▶ Estratto del documento:
Scola: «Siete una bella comunità,
testimoniate Cristo»

Presiedendo l’Eucaristia per i quarant’anni di consacrazione della chiesa di santa Maria Ausiliatrice, il Cardinale ha richiamato il senso di un impegno a 360° nella vita della comunità

di Annamaria BRACCINI

4 Giugno 2016

Sotto un cielo insperatamente azzurro, è un’intera comunità in festa che accoglie il cardinale Scola a Cassina de’ Pecchi. Ci sono i bimbi delle due scuole dell’infanzia parrocchiali, che circondano l’Arcivescovo con un allegro girotondo, i genitori e i nonni, gli educatori e i catechisti, gli animatori dell’oratorio estivo, i sacerdoti. Insomma tanta gente che festeggia, con l’Arcivescovo, in quarant’anni della consacrazione della chiesa di Santa Maria Ausiliatrice, facente parte della Comunità Pastorale Maria Madre della Chiesa.

«Grazie per essere qui oggi, in un momento particolare della vita della nostra Comunità, con la nuova diaconìa e l’avvicinarsi dell’Ordinazione di don Fabio che lei ha donato a noi. L’accogliamo con gioia, attesa e festa nella fede, come maestro, padre e guida», dice, nel suo indirizzo di saluto iniziale, il responsabile della Comunità, don Massimo Donghi che concelebra l’Eucaristia con il vicario di zona VII, monsignor Cresseri, i due vicari della CP e l’anziano primo parroco, don Bruno Magni.

▶ Istruzioni del compito: Cita testualmente il passo dell'articolo sulla festa di Santa Maria Ausiliatrice da «4 Giugno 2016» a «Madre della Chiesa.».

▶ Voci dei dati:
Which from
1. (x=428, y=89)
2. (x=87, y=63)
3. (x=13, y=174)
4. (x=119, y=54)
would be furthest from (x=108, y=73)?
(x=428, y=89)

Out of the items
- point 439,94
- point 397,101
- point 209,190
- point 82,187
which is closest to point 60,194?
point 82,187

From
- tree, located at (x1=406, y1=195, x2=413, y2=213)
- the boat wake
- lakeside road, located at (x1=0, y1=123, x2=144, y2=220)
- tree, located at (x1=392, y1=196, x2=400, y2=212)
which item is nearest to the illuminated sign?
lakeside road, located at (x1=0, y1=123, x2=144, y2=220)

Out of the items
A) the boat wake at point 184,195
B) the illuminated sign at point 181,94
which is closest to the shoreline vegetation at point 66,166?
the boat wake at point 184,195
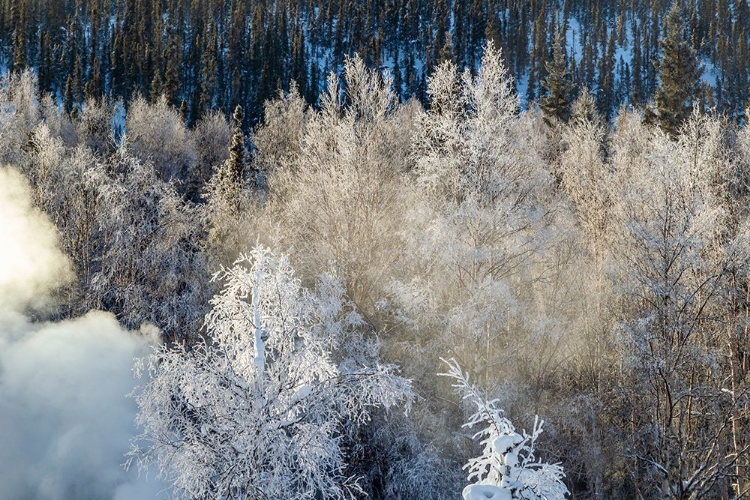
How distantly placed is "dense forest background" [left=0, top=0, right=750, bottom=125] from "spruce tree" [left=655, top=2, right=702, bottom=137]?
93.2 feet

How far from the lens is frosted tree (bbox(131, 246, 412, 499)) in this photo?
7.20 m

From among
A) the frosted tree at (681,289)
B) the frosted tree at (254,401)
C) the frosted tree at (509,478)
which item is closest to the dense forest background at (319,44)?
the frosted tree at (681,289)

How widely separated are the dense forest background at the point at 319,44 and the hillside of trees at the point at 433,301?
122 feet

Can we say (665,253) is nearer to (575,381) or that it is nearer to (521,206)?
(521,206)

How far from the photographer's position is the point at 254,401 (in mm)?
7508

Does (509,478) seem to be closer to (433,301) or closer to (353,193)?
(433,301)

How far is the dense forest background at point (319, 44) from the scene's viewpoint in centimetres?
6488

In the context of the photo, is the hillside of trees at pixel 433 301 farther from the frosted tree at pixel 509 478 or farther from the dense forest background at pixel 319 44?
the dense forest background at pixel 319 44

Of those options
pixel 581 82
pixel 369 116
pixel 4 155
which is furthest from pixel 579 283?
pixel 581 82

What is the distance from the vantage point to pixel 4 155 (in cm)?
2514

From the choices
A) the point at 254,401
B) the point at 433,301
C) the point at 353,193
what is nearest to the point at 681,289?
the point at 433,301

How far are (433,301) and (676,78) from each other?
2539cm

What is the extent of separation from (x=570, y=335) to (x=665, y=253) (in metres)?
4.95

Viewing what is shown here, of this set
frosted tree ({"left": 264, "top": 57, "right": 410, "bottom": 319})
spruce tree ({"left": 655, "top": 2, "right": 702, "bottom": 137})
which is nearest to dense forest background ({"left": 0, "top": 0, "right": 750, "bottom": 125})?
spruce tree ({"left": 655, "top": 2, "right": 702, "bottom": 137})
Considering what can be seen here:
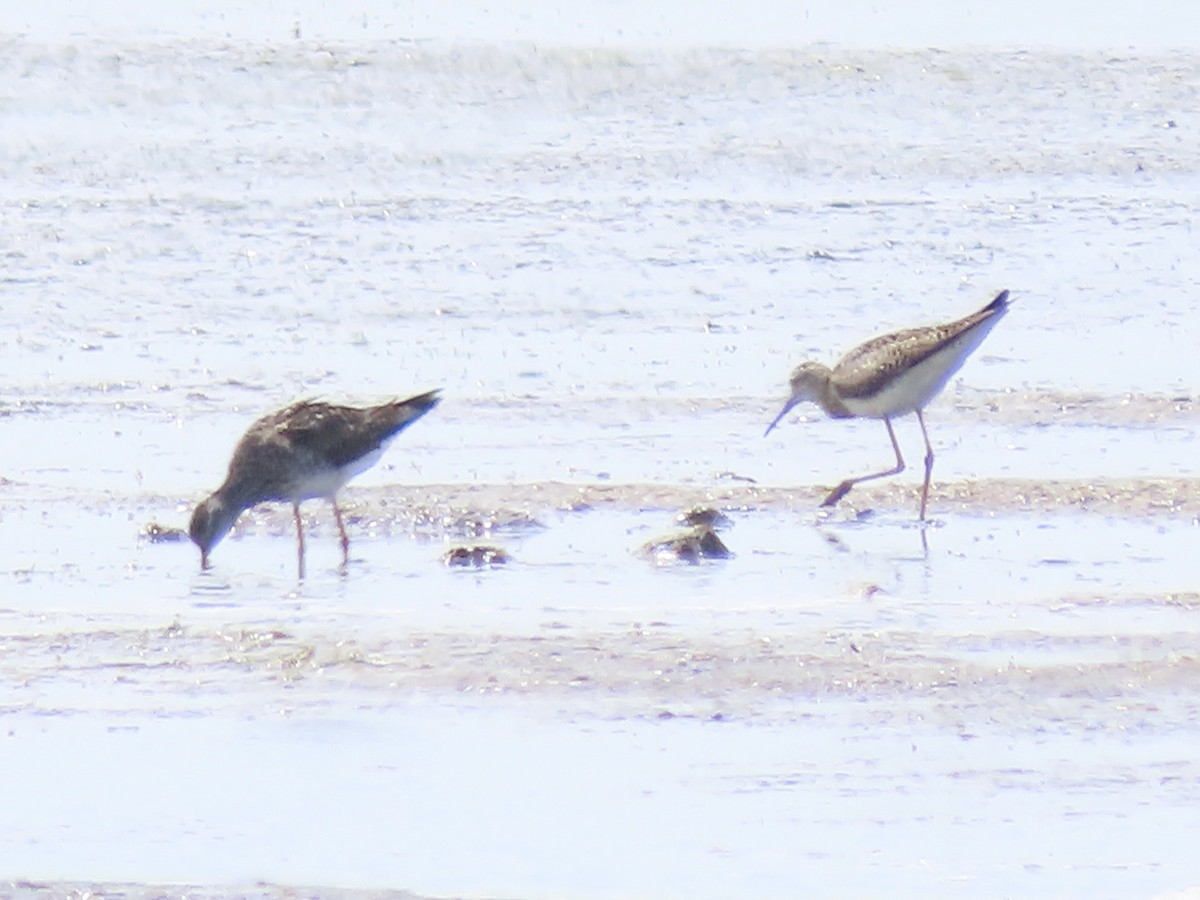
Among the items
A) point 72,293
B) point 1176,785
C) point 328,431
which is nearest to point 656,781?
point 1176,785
---
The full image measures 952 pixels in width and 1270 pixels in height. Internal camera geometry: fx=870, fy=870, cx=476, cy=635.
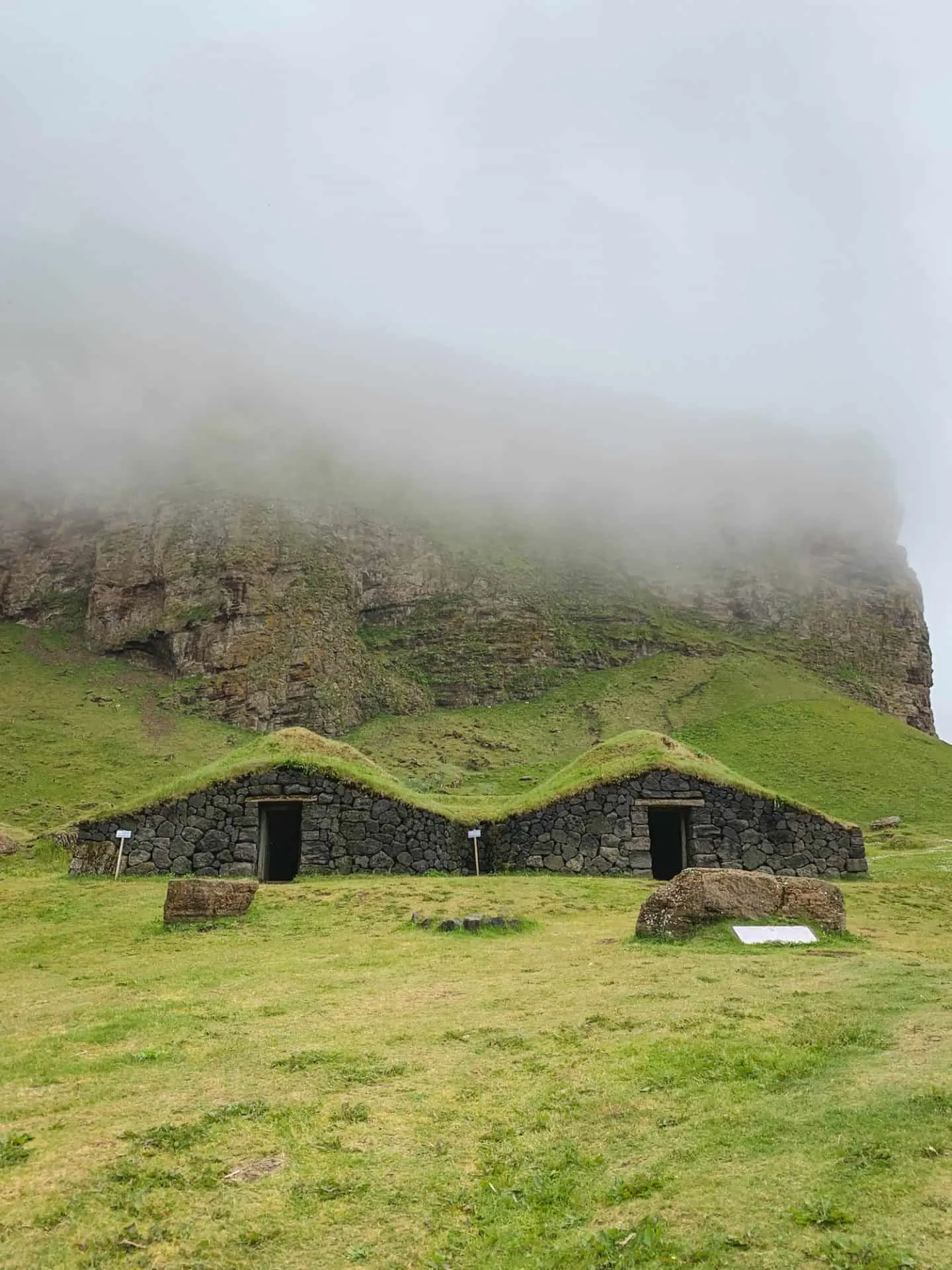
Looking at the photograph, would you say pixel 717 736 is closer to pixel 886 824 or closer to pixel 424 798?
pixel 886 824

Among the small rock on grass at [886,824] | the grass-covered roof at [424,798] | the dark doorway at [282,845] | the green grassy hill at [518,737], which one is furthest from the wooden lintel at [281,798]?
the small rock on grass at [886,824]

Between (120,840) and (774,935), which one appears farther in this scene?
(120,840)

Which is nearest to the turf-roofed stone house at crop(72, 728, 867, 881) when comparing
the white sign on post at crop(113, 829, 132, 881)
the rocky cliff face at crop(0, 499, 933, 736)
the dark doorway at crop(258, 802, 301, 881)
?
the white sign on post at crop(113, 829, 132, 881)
==
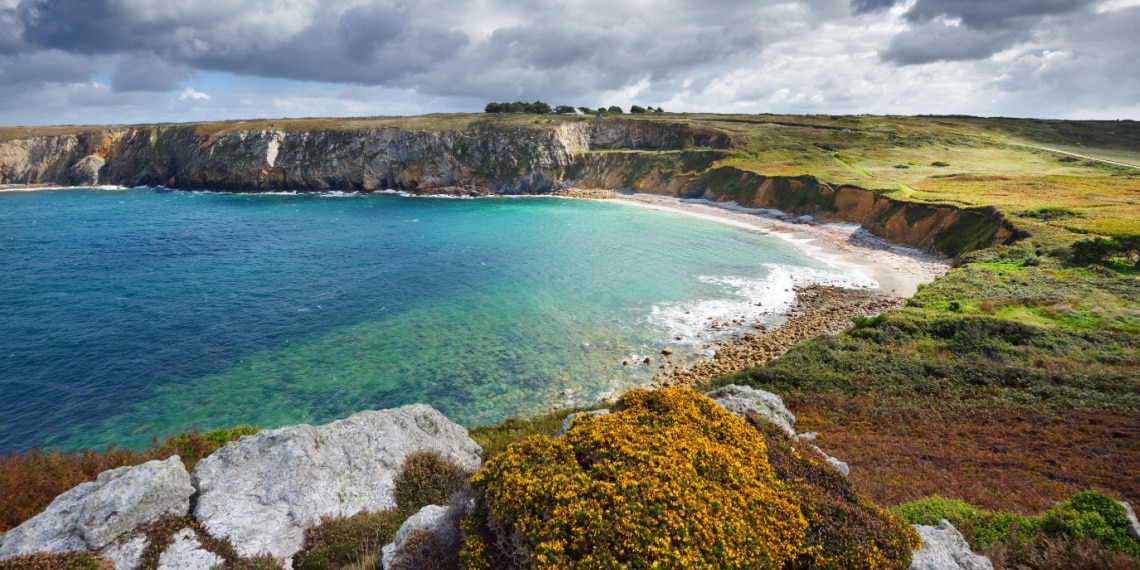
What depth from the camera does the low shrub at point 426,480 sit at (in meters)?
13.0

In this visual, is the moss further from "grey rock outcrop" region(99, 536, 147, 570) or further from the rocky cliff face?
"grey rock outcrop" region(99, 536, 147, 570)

▶ Risposta completa:
4 Giugno 2016

Sotto un cielo insperatamente azzurro, è un’intera comunità in festa che accoglie il cardinale Scola a Cassina de’ Pecchi. Ci sono i bimbi delle due scuole dell’infanzia parrocchiali, che circondano l’Arcivescovo con un allegro girotondo, i genitori e i nonni, gli educatori e i catechisti, gli animatori dell’oratorio estivo, i sacerdoti. Insomma tanta gente che festeggia, con l’Arcivescovo, in quarant’anni della consacrazione della chiesa di Santa Maria Ausiliatrice, facente parte della Comunità Pastorale Maria Madre della Chiesa.